8London, April 3 (IANS) The secret about when the midnight romance under a full-blown moon night on earth began is out.

A heartening discovery by an international team of planetary scientists has revealed that the moon formed nearly 100 million years after the start of the solar system.

“We were excited to find a ‘geological clock’ for the formation time of the moon that did not rely on radiometric dating methods. This correlation just jumped out of the simulations and held in each set of old simulations we looked at,” said an excited Seth Jacobson from the Observatory de la Cote d’Azur in Nice, France.

The moon’s age is defined on measurements from the interior of the earth combined with computer simulations of the proto-planetary disk from which the earth and other terrestrial planets formed.

The team of researchers from France, Germany and the US simulated the growth of the terrestrial planets (mercury, venus, earth and mars) from a disk of thousands of planetary building blocks orbiting the sun.

By analyzing the growth history of the earth-like planets from 259 simulations, the scientists discovered a relationship between the time the earth was impacted by a Mars-sized object to create the Moon and the amount of material added to the earth after that impact.

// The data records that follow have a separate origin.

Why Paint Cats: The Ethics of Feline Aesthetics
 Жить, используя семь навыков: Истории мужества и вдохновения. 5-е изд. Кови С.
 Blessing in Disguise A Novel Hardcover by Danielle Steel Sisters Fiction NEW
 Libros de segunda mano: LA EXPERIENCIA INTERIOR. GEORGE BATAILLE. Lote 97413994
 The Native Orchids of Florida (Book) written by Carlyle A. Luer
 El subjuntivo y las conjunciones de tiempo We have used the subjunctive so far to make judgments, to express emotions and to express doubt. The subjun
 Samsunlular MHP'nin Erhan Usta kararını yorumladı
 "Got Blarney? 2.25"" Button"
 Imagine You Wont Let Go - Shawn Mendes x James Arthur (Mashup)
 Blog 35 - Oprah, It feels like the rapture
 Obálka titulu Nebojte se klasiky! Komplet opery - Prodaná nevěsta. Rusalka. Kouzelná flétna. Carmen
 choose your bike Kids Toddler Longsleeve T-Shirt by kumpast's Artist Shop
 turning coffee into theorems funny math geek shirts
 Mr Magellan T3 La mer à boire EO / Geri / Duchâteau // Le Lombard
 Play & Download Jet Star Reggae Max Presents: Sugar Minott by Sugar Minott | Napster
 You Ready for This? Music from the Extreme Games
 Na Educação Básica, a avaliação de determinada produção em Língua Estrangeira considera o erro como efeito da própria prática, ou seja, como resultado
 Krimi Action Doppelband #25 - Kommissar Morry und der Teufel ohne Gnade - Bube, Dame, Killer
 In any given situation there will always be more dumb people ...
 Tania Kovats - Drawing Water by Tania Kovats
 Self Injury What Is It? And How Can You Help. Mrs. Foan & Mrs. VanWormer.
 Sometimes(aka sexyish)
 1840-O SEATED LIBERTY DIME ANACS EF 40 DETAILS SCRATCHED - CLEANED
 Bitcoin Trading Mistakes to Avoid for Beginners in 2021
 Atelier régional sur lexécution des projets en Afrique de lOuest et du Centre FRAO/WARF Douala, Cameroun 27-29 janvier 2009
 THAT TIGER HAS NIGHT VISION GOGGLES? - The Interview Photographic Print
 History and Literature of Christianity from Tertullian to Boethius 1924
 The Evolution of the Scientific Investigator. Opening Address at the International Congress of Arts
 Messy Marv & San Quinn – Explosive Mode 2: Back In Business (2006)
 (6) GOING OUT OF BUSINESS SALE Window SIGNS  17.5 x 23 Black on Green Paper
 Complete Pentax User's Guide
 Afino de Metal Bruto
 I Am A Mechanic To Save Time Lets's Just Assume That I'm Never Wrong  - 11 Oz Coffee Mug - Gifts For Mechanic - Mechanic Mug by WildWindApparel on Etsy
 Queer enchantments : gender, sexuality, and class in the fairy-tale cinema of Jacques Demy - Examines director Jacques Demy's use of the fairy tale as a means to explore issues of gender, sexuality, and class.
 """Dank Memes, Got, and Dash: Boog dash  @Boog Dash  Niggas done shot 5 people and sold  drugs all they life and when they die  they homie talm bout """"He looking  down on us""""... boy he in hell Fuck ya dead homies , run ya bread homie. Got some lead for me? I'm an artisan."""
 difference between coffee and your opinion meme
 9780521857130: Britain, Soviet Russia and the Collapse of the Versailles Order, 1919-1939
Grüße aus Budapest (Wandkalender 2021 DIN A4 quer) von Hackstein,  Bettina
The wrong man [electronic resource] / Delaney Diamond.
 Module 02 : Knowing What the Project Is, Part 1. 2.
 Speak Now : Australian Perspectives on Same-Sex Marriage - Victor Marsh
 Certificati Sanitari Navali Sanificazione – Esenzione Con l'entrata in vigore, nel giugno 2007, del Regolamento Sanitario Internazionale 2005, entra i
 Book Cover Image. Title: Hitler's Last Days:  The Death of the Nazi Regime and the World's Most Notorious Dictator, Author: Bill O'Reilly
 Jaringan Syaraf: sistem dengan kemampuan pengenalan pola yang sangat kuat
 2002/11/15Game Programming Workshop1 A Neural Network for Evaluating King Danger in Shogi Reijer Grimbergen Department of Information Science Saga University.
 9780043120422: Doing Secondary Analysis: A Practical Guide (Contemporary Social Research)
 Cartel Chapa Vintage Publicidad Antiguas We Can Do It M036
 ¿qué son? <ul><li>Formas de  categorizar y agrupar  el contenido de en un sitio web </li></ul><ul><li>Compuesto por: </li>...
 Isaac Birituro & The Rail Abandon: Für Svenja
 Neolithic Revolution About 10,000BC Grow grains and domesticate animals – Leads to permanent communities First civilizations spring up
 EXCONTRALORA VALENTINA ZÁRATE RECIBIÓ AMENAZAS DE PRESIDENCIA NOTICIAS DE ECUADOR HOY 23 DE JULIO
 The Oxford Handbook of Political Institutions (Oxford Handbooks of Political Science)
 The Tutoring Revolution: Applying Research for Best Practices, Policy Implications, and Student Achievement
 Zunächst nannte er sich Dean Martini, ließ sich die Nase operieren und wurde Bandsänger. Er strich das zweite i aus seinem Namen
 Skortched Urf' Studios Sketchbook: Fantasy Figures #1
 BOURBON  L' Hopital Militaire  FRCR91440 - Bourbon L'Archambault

This is the first ‘geologic clock’ in early solar system history that does not rely on measurements and interpretations of the radioactive decay of atomic nuclei to determine age.

“This result is exciting because in the same simulations that can successfully form Mars in only two to five million years, we can also form the Moon at 100 million years. These vastly different timescales have been very hard to capture in simulations,” explained Kevin Walsh from the Southwest Research Institute (SwRI) Space Science and Engineering Division.

Other scientists previously demonstrated that the abundance in the earth’s mantle of highly siderophile elements, which are atomic elements that prefer to be chemically associated with iron, is directly proportional to the mass accreted by the Earth after the Moon-forming impact.

This estimate for the moon-formation agrees with some interpretations of radioactive dating measurements, but not others, said a paper published in the journal Nature.

Because the new dating method is an independent and direct measurement of the age of the moon, it helps guide which radioactive dating measurements are the most useful for this long-standing problem, the paper added.